Crítica escrita por Sophia de Lacerda.
Sinopse: Jazz e descolonização estão entrelaçados nesta montanha-russa histórica, que reescreve o episódio da Guerra Fria que levou os músicos Abbey Lincoln e Max Roach a invadirem o Conselho de Segurança da ONU em protesto contra o assassinato de Patrice Lumumba — político que liderou a independência da República Democrática do Congo.
Indicado ao Oscar 2025 de Melhor Documentário, Trilha Sonora Para Um Golpe De Estado traz uma junção de jazz, Guerra Fria, colonialismo e a independência da República Democrática do Congo no formato de um documentário musical inventivo, que é um prato cheio para os entusiastas de história e música. O longa tem início a partir da invasão do Conselho de Segurança da ONU em 1961, um protesto dos músicos Abbey Lincoln e Max Roach que denunciava o assassinato do líder congolês Patrice Lumumba, além do uso de artistas negros de jazz como bodes expiatórios para a atuação CIA nos países africanos e asiáticos.
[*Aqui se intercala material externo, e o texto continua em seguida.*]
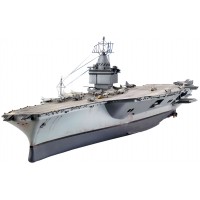 Сглобяем модел на военен кораб-самолетоносач Revell - U.S.S. Enterprise (05046)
A partir desse acontecimento, o filme cria uma verdadeira teia de aranha com os eventos sombrios do século XX. Isso porque, o diretor Johan Grimonprez, recusa a linearidade e a linguagem mais tradicional do documentário. Ele opta pela mistura frenética de imagens de arquivo, performances de jazz e gráficos animados, trazendo um ritmo musical acelerado e um tom de urgência na história que é contada. Devo admitir que, inicialmente, o ritmo pode ser acelerado até demais para quem não está completamente familiarizado com esse contexto histórico. Por vezes, os links feitos entre um acontecimento e outro não ficam tão claros, mas de fato, o ponto central do documentário é a figura política de Patrice Lumumba – Primeiro-Ministro do Congo – símbolo de resistência anticolonialista e a “pedra no sapato” dos colonialistas belgas.
Apesar de uma figura central bem definida, Trilha Sonora trabalha com a descontinuidade na análise, situando-se temporalmente entre 1955 e 1965, mas não cronologicamente. Dentro dessa delimitação tremporal, vemos músicos negros de Jazz sendo enviados para a África e Ásia como espécies de “embaixadores americanos”. Louis Armstrong fez turnê no Congo e foi usado como Cavalo de Tróia em Katanga. Convencido de que foi usado como cortina de fumaça, Armstrong ameaçou renunciar sua cidadania americana e se mudar para Gana. Nina Simone também foi enviada para a África, sem saber que se tratava de um front da CIA. Vamos das provocações anticapitalistas do Primeiro-Ministro Russo Nikita Khrushchev até Malcom X e o movimento de Direitos Civis estadunidense. Assistimos o papel da CIA e da ONU no assassinato de Lumumba e a ascensão do movimento anti-imperialista africano. É um filme difícil de digerir. Talvez fosse mais difícil se Grimonprez tivesse proposto um documentário meramente informativo e factual sobre esses acontecimentos históricos.
É a música que amarra tudo e guia o espectador – talvez o título “Trilha Sonora” entregue esse papel crucial. Trilha Sonora Para Um Golpe De Estado é um filme pulsante, que tem seu ritmo ditado pelo jazz, utilizando na montagem a justaposição de música e imagem para criar significado. É claro que o simples uso do som para evocar as mais diversas emoções no espectador é um papel comum de quase toda trilha sonora no cinema. Entretanto, aqui, o jazz é um agente político que atua ativamente nesses eventos históricos. A quantidade de alternâncias entre performances musicais e outras imagens de vídeos caseiros, cinejornais, textos acadêmicos e principalmente, os discursos de Patrice Lumumba, é totalmente desconcertante. O jazz é uma arma política e ao mesmo tempo é inovação rítmica e narrativa.
A relevância de Trilha Sonora Para Um Golpe De Estado é inegável. O filme também mostra como as dinâmicas coloniais são mantidas até hoje no Congo, que ainda é alvo de exploração. Grimonprez propõe uma reflexão complexa e densa sobre anti-imperialismo, anticolonialismo e música como ferramenta de poder. É uma ode aqueles que ativamente lutaram e ainda lutam por liberdade.